=== Passage to read ===
++++++
McKenzie vs. Servier

Associated cases: 
Case No. 
No. 19-0010
Type of Proceeding: 
Appeal from the Circuit Court of Marion County (Judge Wilson)

Was it error for the trial court to uphold a $0 verdict in a battery case where Petitioner allegedly suffered a traumatic brain injury and incurred medical bills exceeding $180,000?


Petitioner and Respondent are neighbors with a history of altercations.  On July 7, 2015, Respondent arrived home from work.  Approximately 20 to 30 minutes later, an altercation arose between the two men in the street.  Petitioner alleges that Respondent hit him in the face with a closed fist.  Respondent alleges that Petitioner, who was intoxicated, lunged forward and spit at him.  Respondent struck Petitioner “as a reflex.”  According to Respondent, Petitioner stumbled backward striking his heel on the edge of his driveway causing him to fall and strike his head.

The case was tried to a jury, which found that Respondent did, in fact, commit a battery on Petitioner.  However, it awarded $0 damages.  Petitioner moved for a new trial, but the trial court denied that motion.  Petitioner now appeals.

Positions of the Parties: 

Petitioner (McKenzie): 

Petitioner argues that his new trial motion should have been granted because (1) the damages are inadequate as a matter of law, and (2) the verdict is inconsistent.  Under West Virginia law, a new trial should be granted where specific elements of damage have been proven by undisputed evidence, but are not included in the verdict.  Here, Petitioner argues that his substantial injuries were clearly established by photographs, medical records, and the testimony of his treating physician.  Thus, a $0 verdict is clearly inadequate.  Furthermore, an award of $0 damages in inherently inconsistent with the jury’s finding that a battery was committed.
++++++
=== Material provided ===

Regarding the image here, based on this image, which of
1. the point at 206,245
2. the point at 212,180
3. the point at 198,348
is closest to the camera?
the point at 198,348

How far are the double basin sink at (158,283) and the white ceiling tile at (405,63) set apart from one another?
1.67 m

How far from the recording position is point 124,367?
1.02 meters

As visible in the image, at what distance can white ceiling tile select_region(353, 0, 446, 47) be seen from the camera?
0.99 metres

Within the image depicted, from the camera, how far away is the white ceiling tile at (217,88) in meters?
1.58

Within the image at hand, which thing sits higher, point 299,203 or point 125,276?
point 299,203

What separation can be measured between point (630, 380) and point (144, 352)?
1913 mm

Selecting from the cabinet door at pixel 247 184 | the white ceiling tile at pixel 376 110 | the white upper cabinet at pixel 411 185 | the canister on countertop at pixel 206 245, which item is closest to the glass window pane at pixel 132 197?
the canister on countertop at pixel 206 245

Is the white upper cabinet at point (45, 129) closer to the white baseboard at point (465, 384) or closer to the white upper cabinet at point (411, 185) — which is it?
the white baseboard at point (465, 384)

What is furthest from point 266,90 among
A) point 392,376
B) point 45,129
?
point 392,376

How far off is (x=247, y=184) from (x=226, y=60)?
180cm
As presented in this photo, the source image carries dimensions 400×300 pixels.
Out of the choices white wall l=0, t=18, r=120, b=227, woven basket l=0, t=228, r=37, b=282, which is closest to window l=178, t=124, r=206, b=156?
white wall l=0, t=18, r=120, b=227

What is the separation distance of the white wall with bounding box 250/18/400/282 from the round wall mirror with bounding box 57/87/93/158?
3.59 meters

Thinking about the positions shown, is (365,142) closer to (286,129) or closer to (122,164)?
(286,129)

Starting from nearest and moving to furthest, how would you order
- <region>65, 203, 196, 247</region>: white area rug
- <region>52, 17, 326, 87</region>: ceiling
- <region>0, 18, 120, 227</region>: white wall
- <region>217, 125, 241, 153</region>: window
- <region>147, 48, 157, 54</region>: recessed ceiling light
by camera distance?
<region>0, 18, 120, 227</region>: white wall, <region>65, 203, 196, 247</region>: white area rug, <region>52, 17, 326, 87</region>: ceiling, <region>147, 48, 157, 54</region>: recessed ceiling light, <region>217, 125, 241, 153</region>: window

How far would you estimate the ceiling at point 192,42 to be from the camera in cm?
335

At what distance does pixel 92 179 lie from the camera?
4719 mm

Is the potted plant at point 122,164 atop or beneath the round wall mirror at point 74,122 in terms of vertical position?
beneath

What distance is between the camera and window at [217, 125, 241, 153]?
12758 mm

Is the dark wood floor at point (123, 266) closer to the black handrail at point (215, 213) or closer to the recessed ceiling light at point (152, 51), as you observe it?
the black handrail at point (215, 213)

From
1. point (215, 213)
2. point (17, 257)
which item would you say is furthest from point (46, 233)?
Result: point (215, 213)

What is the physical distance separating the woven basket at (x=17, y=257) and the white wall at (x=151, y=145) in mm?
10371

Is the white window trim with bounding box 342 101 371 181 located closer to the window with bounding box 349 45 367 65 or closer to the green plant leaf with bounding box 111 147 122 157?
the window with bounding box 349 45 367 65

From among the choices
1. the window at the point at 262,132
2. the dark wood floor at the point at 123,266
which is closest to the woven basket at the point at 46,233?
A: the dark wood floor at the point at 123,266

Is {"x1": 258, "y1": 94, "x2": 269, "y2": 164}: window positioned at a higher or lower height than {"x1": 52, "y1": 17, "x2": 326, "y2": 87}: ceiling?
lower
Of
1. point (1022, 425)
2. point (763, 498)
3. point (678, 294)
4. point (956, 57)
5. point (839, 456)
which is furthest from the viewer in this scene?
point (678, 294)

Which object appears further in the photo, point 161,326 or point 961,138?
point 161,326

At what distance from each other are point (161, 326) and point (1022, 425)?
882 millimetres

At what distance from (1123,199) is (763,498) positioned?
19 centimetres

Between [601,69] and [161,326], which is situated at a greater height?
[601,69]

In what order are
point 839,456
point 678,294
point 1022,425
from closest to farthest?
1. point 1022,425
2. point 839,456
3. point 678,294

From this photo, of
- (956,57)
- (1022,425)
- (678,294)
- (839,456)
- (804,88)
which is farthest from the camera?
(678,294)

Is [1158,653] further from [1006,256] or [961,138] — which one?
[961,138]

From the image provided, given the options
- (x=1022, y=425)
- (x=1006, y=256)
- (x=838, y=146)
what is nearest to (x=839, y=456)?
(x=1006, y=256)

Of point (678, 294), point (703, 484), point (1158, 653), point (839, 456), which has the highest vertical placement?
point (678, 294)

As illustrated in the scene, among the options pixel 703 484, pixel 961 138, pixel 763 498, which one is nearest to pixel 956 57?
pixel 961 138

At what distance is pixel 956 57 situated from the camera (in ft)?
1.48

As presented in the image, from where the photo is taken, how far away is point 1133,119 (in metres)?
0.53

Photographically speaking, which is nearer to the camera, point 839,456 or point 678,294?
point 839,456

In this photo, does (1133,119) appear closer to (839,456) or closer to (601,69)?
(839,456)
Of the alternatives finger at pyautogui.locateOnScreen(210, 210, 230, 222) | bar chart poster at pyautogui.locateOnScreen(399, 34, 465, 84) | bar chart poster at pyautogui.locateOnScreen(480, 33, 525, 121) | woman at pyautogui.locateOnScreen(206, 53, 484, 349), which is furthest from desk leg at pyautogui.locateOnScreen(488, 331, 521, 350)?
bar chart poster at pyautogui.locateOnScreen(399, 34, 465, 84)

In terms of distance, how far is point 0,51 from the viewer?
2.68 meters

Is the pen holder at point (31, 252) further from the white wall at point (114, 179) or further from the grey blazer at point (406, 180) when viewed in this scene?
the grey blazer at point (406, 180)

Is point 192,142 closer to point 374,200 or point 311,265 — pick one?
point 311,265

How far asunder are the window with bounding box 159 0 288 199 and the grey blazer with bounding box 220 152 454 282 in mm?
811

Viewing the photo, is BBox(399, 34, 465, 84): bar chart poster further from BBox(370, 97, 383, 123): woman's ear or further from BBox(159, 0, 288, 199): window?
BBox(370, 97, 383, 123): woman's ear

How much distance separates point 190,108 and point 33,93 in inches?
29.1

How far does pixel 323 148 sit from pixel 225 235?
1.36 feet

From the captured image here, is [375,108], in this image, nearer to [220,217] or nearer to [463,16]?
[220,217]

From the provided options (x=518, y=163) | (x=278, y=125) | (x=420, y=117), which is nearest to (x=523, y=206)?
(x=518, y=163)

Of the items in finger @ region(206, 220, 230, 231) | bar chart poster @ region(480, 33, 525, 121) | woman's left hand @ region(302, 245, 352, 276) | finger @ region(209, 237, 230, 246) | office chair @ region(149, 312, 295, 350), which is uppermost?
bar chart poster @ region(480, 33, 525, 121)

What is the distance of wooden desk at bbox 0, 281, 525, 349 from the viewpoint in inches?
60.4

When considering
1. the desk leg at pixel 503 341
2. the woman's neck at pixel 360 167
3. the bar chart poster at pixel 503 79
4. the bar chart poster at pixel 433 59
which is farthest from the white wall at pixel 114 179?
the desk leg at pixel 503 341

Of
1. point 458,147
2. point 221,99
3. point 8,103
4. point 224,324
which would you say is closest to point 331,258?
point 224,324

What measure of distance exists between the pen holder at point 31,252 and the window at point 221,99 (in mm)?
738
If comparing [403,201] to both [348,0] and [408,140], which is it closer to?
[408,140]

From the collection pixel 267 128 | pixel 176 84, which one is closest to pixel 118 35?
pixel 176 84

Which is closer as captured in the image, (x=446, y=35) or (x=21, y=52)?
++++++
=== Problem to solve ===
Write the next part of the McKenzie vs. Servier case summary, picking up directly after its final sentence on the Petitioner's position rather than continuing the lines.

=== Written response ===
Respondent (Servier): 

Respondent argues, first, that any error relating to the verdict was waived because Petitioner failed to object to the verdict before the jury was discharged.  Respondent also argues that the jury’s $0 verdict was supported by the evidence.  Petitioner failed to prove that Respondent’s conduct proximately caused his injuries--especially in light of his own intoxication and the fact that the fall was caused by tripping over the edge of his own driveway.

Probable Impact: 

This case will not generate any new law.  However, the Supreme Court’s jurisprudence surrounding $0 verdicts is a bit confusing.  Hopefully, this case will provide us with some clarity.  Petitioner’s failure to object to the verdict form will undoubtedly play a part in the Court’s analysis, at least with respect to the inconsistent verdict issue.